Requirement:
Tally the lines of the records below that contain the word "black", and give only that number.

Available data:
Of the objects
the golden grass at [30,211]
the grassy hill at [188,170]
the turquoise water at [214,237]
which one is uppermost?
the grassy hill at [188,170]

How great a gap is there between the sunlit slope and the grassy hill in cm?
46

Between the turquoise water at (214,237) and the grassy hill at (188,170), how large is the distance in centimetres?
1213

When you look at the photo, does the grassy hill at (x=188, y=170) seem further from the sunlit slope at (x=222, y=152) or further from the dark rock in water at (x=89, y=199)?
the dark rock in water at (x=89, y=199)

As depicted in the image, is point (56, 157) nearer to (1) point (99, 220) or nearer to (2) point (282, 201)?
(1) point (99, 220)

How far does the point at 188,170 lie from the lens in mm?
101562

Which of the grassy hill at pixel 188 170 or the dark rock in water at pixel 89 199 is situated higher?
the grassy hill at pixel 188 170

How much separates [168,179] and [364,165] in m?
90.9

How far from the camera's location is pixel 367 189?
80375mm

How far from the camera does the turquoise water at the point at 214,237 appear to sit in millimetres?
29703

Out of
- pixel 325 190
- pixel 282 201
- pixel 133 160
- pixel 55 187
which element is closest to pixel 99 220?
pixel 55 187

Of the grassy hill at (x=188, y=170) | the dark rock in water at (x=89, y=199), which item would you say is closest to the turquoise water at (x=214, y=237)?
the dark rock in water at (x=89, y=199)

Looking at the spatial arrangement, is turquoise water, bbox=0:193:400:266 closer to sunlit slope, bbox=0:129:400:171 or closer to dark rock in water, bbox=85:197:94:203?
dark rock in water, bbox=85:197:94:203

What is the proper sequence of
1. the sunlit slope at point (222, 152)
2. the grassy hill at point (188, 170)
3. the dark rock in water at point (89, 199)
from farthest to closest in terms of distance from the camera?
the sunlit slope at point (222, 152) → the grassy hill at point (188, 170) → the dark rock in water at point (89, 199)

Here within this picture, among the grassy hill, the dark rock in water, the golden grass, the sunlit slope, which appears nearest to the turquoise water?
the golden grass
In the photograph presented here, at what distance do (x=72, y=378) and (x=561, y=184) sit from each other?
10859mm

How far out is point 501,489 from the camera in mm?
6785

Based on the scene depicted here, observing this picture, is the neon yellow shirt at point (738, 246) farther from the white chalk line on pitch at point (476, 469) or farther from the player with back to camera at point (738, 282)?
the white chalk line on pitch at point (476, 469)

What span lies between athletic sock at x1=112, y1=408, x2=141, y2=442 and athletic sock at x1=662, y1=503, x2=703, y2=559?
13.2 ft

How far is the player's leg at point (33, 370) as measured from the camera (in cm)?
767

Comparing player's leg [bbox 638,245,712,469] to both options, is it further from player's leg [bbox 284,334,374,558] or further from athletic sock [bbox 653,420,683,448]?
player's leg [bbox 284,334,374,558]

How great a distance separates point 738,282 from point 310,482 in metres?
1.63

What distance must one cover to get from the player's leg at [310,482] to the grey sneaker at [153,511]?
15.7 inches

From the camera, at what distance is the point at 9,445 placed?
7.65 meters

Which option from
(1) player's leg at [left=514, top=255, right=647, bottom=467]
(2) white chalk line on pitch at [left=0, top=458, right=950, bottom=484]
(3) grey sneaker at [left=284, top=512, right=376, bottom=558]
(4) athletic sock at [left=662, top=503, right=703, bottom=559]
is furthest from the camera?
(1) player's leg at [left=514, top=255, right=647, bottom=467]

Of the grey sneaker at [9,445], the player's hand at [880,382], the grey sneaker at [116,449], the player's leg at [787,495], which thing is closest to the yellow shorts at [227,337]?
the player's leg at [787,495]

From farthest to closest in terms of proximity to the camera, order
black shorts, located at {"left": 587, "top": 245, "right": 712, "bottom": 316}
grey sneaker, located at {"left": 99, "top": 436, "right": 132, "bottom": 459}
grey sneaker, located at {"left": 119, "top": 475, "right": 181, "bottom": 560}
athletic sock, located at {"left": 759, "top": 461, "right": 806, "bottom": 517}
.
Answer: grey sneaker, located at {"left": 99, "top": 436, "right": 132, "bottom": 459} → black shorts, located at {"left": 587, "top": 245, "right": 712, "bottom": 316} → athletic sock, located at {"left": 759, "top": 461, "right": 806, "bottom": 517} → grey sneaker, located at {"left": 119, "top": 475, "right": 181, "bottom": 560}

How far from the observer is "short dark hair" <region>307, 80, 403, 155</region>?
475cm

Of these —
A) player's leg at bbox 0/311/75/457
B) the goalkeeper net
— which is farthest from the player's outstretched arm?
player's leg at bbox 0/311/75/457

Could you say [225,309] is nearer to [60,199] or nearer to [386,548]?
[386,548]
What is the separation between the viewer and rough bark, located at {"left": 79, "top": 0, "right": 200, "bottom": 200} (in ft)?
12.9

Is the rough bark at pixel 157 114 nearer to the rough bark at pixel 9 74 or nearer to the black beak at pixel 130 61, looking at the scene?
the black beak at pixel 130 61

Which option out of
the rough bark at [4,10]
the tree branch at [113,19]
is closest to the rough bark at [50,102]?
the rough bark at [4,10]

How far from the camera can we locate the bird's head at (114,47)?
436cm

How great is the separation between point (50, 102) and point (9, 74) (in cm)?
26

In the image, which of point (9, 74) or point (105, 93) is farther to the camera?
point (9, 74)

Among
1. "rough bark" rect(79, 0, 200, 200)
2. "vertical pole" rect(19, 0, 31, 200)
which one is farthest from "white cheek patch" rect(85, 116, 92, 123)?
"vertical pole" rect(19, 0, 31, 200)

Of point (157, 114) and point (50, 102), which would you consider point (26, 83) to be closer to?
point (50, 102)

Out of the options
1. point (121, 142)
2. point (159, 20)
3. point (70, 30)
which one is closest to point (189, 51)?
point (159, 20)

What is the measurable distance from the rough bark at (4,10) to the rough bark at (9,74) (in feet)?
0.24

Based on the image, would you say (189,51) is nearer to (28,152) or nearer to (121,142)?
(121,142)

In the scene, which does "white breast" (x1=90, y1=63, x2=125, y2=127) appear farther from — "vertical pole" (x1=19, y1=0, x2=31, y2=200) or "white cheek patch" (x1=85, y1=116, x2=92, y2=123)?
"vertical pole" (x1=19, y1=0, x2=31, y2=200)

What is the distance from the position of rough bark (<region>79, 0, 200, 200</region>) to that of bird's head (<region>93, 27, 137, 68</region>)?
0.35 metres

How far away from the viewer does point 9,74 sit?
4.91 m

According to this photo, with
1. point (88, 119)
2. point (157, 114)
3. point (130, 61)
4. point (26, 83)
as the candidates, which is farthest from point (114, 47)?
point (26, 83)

==

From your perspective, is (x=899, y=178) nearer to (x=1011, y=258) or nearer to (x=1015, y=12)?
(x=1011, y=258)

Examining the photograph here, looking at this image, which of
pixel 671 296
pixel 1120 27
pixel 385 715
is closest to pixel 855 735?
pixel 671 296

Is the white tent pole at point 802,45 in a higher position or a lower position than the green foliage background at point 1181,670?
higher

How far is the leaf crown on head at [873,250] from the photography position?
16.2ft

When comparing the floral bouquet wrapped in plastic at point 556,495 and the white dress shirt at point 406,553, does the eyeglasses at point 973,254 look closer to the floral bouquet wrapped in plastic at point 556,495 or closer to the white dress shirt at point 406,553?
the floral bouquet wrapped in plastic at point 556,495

Task solution:
4